» **ACTIVITY**:
Retype each line of the material exactly, please, skipping any picture in it.

» **MATERIAL PROVIDED**:

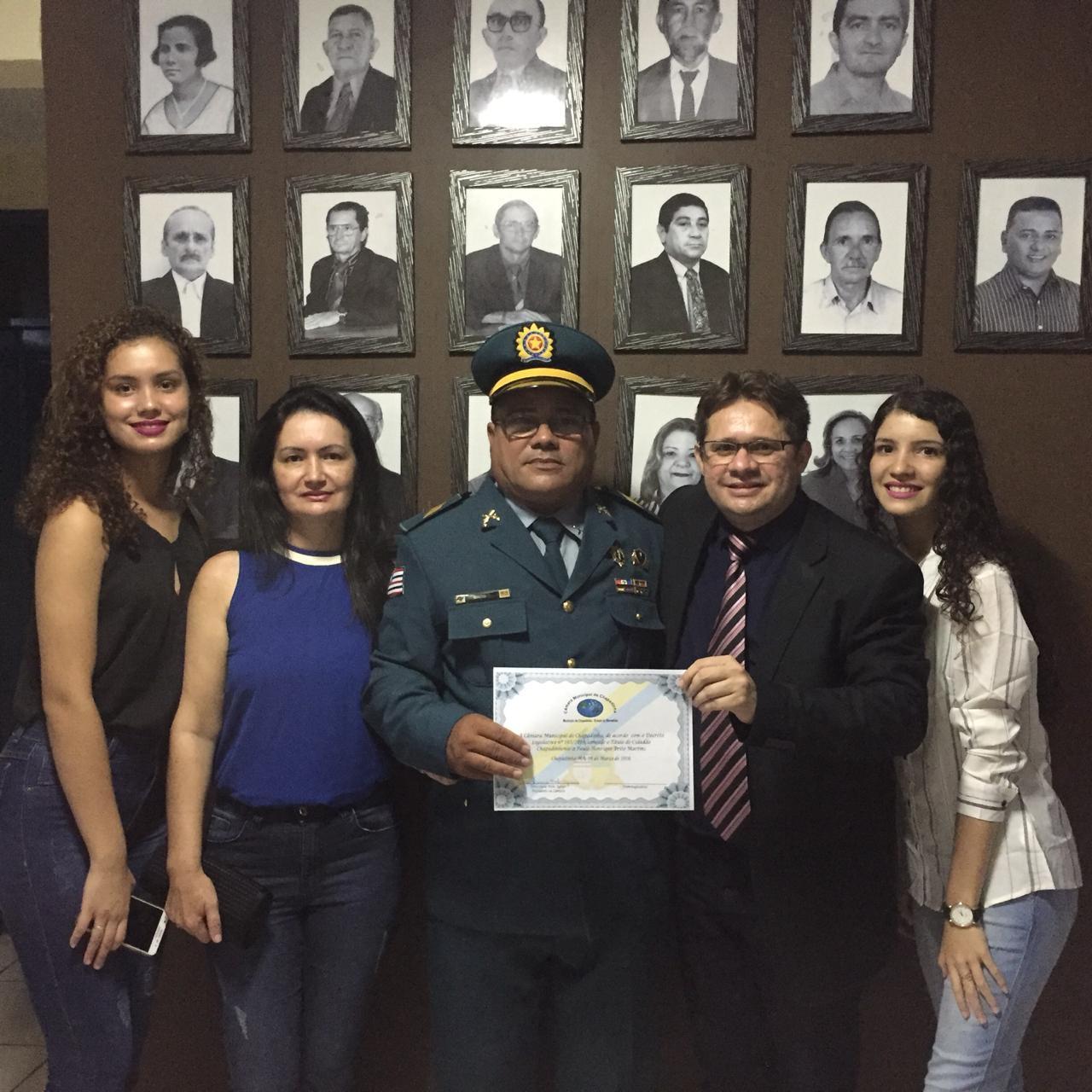 Vereador Júnior Carneiro participa das comemorações do aniversário de Chapadinha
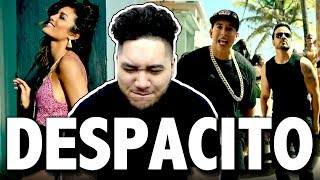 Luis Fonsi - Despacito ft. Daddy Yankee REACTION!!!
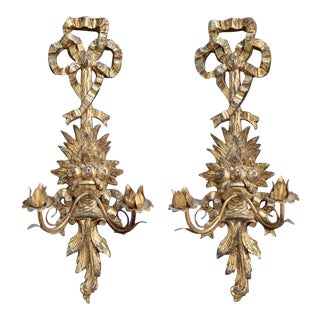 1960s Italian Giltwood Wall Sconces - a Pair For Sale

» **PROBLEM SOLUTION**:
 Vereador Júnior Carneiro participa das comemorações do aniversário de Chapadinha
 Luis Fonsi - Despacito ft. Daddy Yankee REACTION!!!
 1960s Italian Giltwood Wall Sconces - a Pair For Sale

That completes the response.